2014 Equity Incentive Plan
Non-Employee Director
Option Agreement
(Nonstatutory Stock Option)
Pursuant to your Stock Option Grant Notice (“Grant Notice”) and this Option Agreement, Alder BioPharmaceuticals, Inc. (the “Company”) has granted you an option under its 2014 Equity Incentive Plan (the “Plan”) to purchase the number of shares of the Company’s Common Stock indicated in your Grant Notice at the exercise price indicated in your Grant Notice. The option is granted to you effective as of the date of grant set forth in the Grant Notice (the “Date of Grant”). If there is any conflict between the terms in this Option Agreement and the Plan, the terms of the Plan will control. Capitalized terms not explicitly defined in this Option Agreement or in the Grant Notice but defined in the Plan will have the same definitions as in the Plan.
The details of your option, in addition to those set forth in the Grant Notice and the Plan, are as follows:
1.Vesting.
(a)Subject to the provisions contained herein, your option will vest as provided in your Grant Notice. Vesting will cease upon the termination of your Continuous Service.
(b)Notwithstanding the foregoing or anything to the contrary in this Option Agreement, in the event of a Change in Control, your option will become fully vested on the effective date of such Change in Control, to the extent your option is outstanding on such date.
2.Number of Shares and Exercise Price. The number of shares of Common Stock subject to your option and your exercise price per share in your Grant Notice will be adjusted for Capitalization Adjustments.

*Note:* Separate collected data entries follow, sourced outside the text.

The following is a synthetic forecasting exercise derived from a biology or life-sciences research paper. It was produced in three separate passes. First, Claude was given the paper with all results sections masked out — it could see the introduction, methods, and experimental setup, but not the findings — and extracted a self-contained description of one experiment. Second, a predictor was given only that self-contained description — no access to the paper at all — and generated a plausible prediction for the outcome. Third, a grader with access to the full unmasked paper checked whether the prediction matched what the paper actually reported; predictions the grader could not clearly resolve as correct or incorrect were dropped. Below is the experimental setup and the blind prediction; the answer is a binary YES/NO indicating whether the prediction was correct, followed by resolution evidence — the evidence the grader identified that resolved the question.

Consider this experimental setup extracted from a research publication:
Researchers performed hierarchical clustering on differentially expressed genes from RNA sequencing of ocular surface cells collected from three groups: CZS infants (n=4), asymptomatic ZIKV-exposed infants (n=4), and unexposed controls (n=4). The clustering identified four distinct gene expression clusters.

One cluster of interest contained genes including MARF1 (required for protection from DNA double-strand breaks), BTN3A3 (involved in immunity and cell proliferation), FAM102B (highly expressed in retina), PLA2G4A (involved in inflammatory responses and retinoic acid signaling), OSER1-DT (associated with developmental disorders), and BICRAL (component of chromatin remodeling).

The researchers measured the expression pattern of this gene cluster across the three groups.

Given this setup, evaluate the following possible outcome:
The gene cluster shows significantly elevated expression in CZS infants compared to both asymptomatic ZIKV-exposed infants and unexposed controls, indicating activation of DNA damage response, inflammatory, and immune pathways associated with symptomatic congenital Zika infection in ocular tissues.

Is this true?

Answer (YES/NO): NO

3.Method of Payment. You must pay the full amount of the exercise price for the shares you wish to exercise. You may pay the exercise price in cash or by check, bank draft or money order payable to the Company or in any other manner permitted by your Grant Notice, which may include one or more of the following:
(a)Provided that at the time of exercise the Common Stock is publicly traded, pursuant to a program developed under Regulation T as promulgated by the Federal Reserve Board that, prior to the issuance of Common Stock, results in either the receipt of cash (or check) by the Company or the receipt of irrevocable instructions to pay the aggregate exercise price to the Company from the sales proceeds. This manner of payment is also known as a “broker-assisted exercise”, “same day sale”, or “sell to cover”.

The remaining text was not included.